II. Die Entscheidung
Das Landgericht wies die Klage ab und führte Folgendes zu Art und Umfang des Auskunftsanspruches aus:
„Gemäß Art. 15 Abs. 1 DS-GVO steht der betroffenen Person ein umfassender Anspruch auf Auskunft über verarbeitete sie betreffende personenbezogene Daten sowie weitere Informationen zu. Die Information muss u.a. auch die Verarbeitungszwecke (...), die Empfänger von Daten (...) und die geplante Dauer der Speicherung (...) enthalten. Gemäß Artikel 4 Nr. 1 DSGVO sind „personenbezogene Daten“ in diesem Sinne alle Informationen, die sich auf identifizierte oder identifizierbare natürliche Personen beziehen. Eine „Verarbeitung von Daten“ stellt gemäß Artikel 4 Nr. 2 DSGVO jeder Vorgang im Zusammenhang mit personenbezogenen Daten dar. Insofern ergibt sich ein umfassendes Auskunftsrecht bezogen auf die gespeicherten bzw. verarbeiteten personenbezogenen Daten. Dies beinhaltet Daten wie Namen oder Geburtsdatum genauso wie jegliche Merkmale, die die Identifizierbarkeit einer Person ermöglichen können, z.B. Gesundheitsdaten, Kontonummer usw.“
Das Gericht stellte allerdings klar, dass in Art. 15 DSGVO jedoch kein genereller allumfassender Auskunftsanspruch zu sehen sei. Vom Auskunftsanspruch erfassten seien lediglich personenbezogenen Daten. Sonstige Daten, insbesondere für interne Zwecke gespeicherte Vorgänge über den Auskunftssteller, unterlägen nicht der Auskunftspflicht.
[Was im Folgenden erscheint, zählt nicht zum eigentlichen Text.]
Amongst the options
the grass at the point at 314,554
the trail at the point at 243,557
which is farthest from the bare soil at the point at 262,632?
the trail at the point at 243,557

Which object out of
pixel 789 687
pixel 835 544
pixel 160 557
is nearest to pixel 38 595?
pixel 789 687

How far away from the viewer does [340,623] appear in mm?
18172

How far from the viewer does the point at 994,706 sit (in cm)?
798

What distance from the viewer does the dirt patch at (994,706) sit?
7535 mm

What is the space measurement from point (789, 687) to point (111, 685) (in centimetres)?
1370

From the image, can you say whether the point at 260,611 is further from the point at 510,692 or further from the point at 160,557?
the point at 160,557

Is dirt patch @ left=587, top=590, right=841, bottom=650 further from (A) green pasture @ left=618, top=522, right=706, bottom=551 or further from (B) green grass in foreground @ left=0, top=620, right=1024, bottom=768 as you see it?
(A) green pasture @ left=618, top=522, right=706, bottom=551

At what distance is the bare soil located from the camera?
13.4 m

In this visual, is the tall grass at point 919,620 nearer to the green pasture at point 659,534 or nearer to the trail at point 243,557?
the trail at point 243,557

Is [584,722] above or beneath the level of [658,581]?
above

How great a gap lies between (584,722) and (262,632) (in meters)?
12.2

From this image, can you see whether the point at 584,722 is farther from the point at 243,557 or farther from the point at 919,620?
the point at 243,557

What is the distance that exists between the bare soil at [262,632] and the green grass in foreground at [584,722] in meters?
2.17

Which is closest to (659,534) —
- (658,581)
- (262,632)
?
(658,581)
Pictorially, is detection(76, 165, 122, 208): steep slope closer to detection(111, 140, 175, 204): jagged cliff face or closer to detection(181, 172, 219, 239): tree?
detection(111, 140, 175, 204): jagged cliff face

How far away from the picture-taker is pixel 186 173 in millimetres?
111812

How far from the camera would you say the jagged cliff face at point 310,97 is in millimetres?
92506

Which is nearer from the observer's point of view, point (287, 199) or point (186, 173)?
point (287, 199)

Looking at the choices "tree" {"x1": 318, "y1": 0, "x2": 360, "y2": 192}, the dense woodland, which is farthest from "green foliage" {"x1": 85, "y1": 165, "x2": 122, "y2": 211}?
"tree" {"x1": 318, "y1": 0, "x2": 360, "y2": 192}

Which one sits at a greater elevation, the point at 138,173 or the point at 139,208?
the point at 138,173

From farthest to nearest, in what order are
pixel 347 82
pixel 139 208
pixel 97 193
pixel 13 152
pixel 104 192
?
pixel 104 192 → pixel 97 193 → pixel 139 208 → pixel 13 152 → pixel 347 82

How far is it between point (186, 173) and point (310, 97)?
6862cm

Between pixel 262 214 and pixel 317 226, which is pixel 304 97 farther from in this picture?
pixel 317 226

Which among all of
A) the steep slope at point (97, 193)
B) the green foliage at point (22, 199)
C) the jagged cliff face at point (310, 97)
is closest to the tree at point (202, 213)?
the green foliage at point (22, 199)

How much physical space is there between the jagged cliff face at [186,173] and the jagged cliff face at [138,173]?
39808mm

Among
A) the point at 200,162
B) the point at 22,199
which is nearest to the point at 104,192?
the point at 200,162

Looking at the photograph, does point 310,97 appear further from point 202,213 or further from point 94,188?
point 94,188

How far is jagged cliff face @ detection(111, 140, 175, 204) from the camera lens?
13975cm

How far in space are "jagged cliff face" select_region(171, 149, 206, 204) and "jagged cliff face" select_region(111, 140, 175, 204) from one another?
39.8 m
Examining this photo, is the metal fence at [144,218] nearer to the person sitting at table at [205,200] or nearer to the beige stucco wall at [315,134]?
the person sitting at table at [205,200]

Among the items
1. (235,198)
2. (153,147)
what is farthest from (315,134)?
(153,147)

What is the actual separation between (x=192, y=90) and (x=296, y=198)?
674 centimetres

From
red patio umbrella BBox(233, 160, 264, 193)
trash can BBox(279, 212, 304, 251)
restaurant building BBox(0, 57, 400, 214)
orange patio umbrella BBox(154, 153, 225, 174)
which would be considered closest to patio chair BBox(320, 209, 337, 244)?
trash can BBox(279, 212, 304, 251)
„Nach der Auffassung der Kammer bezieht sich der Auskunftsanspruch aber nicht auf sämtliche internen Vorgänge der Beklagten, wie z.B. Vermerke, oder darauf, dass die betreffende Person sämtlichen gewechselten Schriftverkehr, der dem Betroffenen bereits bekannt ist, erneut ausgedruckt und übersendet erhalten kann (...). Rechtliche Bewertungen oder Analysen stellen insofern ebenfalls keine personenbezogenen Daten in diesem Sinne dar.“
Dies liege, laut dem Gericht, bereits im Zweck des Art. 15 DS-GVO begründet:
„Der Anspruch aus Art. 15 DS-GVO dient nicht der vereinfachten Buchführung des Betroffenen, sondern soll sicherstellen, dass der Betroffene den Umfang und Inhalt der gespeicherten personenbezogenen Daten beurteilen kann. Folgerichtig bestimmt Artikel 15 Abs. 3 DSGVO, dass der Betroffene eine Kopie (lediglich) der personenbezogenen Daten, die Gegenstand der Verarbeitung sind, erhält.“
III. Übersicht zum Auskunftsanspruch
Wer kann einen Auskunftsanspruch geltend machen? Bedarf dies einer bestimmten Form? In welcher Form muss Auskunft erteilt werden und besteht hierfür eine Frist? Über welche Daten muss Auskunft gegeben werden? Da der Auskunftsanspruch in der Praxis bei den Betroffenen immer wieder Fragen aufwirft, stellt Ihnen die IT-Recht Kanzlei nachfolgend eine kompakte Übersicht über Art und Umfang des Auskunftsanspruches aus Art. 15 DSGVO zur Verfügung.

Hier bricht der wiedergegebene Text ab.